>> START Data shown

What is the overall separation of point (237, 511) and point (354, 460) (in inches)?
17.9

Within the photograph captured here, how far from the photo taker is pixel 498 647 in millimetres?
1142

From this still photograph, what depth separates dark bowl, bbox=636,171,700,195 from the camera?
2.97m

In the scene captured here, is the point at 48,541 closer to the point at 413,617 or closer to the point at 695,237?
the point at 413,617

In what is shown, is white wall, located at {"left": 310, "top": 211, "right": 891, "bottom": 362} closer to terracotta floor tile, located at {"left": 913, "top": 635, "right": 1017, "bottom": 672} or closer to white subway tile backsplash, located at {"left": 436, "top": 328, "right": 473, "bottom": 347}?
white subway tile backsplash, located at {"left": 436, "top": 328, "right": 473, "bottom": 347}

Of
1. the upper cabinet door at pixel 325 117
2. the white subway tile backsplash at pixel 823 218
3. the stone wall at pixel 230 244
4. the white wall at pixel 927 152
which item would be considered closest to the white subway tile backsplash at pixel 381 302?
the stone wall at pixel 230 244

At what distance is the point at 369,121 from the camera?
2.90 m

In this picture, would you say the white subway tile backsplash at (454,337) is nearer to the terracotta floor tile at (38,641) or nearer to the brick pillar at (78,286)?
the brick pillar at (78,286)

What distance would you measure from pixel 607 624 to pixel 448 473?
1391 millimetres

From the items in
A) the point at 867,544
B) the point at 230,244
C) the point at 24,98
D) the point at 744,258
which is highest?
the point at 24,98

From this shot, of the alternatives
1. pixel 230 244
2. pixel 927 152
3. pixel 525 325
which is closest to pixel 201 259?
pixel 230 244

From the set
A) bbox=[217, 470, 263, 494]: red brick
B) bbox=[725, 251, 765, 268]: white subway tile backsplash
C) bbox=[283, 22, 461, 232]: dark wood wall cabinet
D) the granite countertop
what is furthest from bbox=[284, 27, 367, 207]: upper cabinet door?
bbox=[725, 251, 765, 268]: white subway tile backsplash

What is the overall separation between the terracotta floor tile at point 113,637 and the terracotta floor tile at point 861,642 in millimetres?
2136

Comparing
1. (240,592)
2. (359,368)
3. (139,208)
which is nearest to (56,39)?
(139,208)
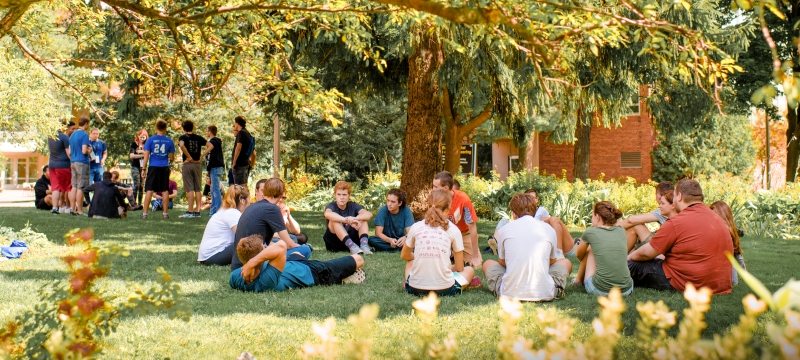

>> END Data shown

__Task brief__. Find each line in the records above that contains the string "right", and copy those lines out in full. Case counts.

__Problem solution__.
In what is shown, is white wall, located at {"left": 310, "top": 211, "right": 891, "bottom": 362} closer to terracotta floor tile, located at {"left": 913, "top": 635, "right": 1017, "bottom": 672} or closer to white subway tile backsplash, located at {"left": 436, "top": 328, "right": 473, "bottom": 347}?
white subway tile backsplash, located at {"left": 436, "top": 328, "right": 473, "bottom": 347}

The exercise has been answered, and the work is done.